A block of data:
════

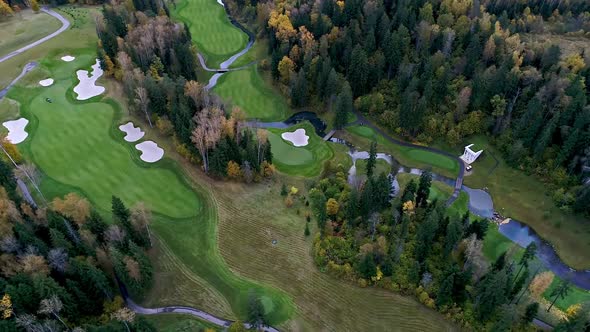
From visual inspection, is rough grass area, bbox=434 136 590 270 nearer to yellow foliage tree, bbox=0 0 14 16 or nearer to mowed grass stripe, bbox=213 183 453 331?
mowed grass stripe, bbox=213 183 453 331

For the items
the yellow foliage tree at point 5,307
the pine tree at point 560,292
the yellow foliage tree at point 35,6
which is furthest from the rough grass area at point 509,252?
the yellow foliage tree at point 35,6

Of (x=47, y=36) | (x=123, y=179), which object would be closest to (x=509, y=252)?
(x=123, y=179)

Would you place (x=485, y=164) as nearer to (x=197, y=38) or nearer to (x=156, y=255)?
(x=156, y=255)

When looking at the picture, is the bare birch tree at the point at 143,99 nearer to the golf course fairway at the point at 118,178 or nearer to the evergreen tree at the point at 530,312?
the golf course fairway at the point at 118,178

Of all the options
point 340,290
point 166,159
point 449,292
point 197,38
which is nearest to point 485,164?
point 449,292

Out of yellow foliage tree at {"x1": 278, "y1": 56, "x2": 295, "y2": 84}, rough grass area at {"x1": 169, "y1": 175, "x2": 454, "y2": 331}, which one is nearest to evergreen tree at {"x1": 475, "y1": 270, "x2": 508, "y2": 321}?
rough grass area at {"x1": 169, "y1": 175, "x2": 454, "y2": 331}

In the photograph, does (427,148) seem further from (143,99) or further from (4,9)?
(4,9)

════

*Exercise description*: Each entry gets copied exactly; the pictures stay out.

*The response*:
From visual inspection, is rough grass area, bbox=434 136 590 270 nearer to yellow foliage tree, bbox=0 0 14 16 or nearer to mowed grass stripe, bbox=213 183 453 331?
mowed grass stripe, bbox=213 183 453 331

For the items
the yellow foliage tree at point 5,307
the pine tree at point 560,292
the yellow foliage tree at point 35,6
which is furthest from the rough grass area at point 509,252?
the yellow foliage tree at point 35,6

Of (x=47, y=36) | (x=123, y=179), which object would be closest to (x=509, y=252)?
(x=123, y=179)

Would you place (x=485, y=164) as nearer to (x=197, y=38) or nearer to (x=156, y=255)?
(x=156, y=255)

When looking at the picture, is the bare birch tree at the point at 143,99 nearer to the golf course fairway at the point at 118,178 or nearer to the evergreen tree at the point at 530,312?
the golf course fairway at the point at 118,178

Of all the options
point 340,290
point 166,159
point 449,292
point 197,38
which is nearest to point 485,164?
point 449,292

Out of yellow foliage tree at {"x1": 278, "y1": 56, "x2": 295, "y2": 84}, rough grass area at {"x1": 169, "y1": 175, "x2": 454, "y2": 331}, which one is nearest to evergreen tree at {"x1": 475, "y1": 270, "x2": 508, "y2": 321}?
rough grass area at {"x1": 169, "y1": 175, "x2": 454, "y2": 331}

In the photograph, does (427,148) seem further from (143,99) or further from (4,9)?
(4,9)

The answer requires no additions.